Yes, I think we are saying basically the same thing.


In other words, China impeded its own semiconductor equipment and fabrication industry by subsidizing foreign fabrication of domestically designed ICs, including mature IC nodes like >=28nm. That harmed all domestic fab companies like SMIC and Huahong while indirectly supporting TSMC, Global Foundries, UMC, etc, none of which use China semiconductor equipment, with the exception of TSMC using 5nm etching equipment from AMEC. That was a dramatic policy failure because even though they had plans for across the board semiconductor self-sufficiency, they didn't focus on core technologies and materials that were controlled by hostile foreign countries.
I think I understand what you mean now. My impression is that China didn't focus on even core technologies because it could not do so: 15 years ago, the underlying technological base did not exist. So the Party developed what it could, the more software-like chip designs. I would not call it a policy failure; it was rather a lack of feasible alternatives.

Now the situation is different. The Middle Kingdom has comprehensive technologies, or will soon develop them with internal resources. Total self-sufficiency is possible in semiconductors now.
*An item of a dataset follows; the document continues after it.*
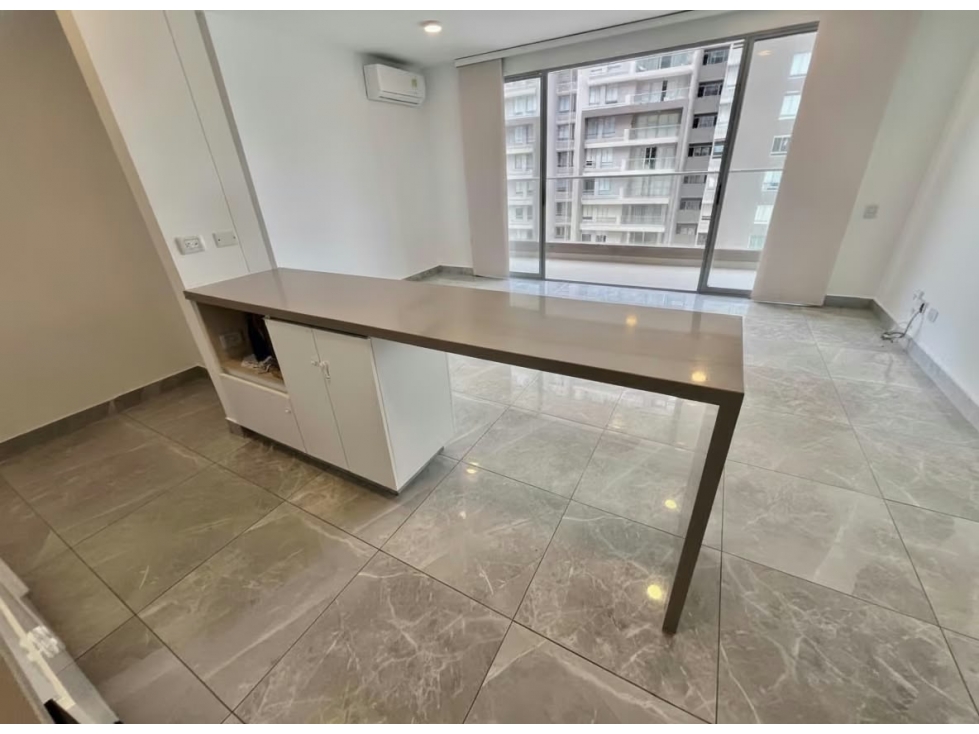 APARTAMENTO EN VENTA EN RIO ALTO — foto 3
Of course, if China's semiconductor ecosystem dominates the local market, the US companies will suffer -- not only from lack of access to the largest semiconductor market in the world by far, but also from heavy, ever-increasing competition in their own markets from the Chinese firms. I won't cry for the Americans; they started the tech war, and they lied a lot about China. They have richly earned their comeuppance.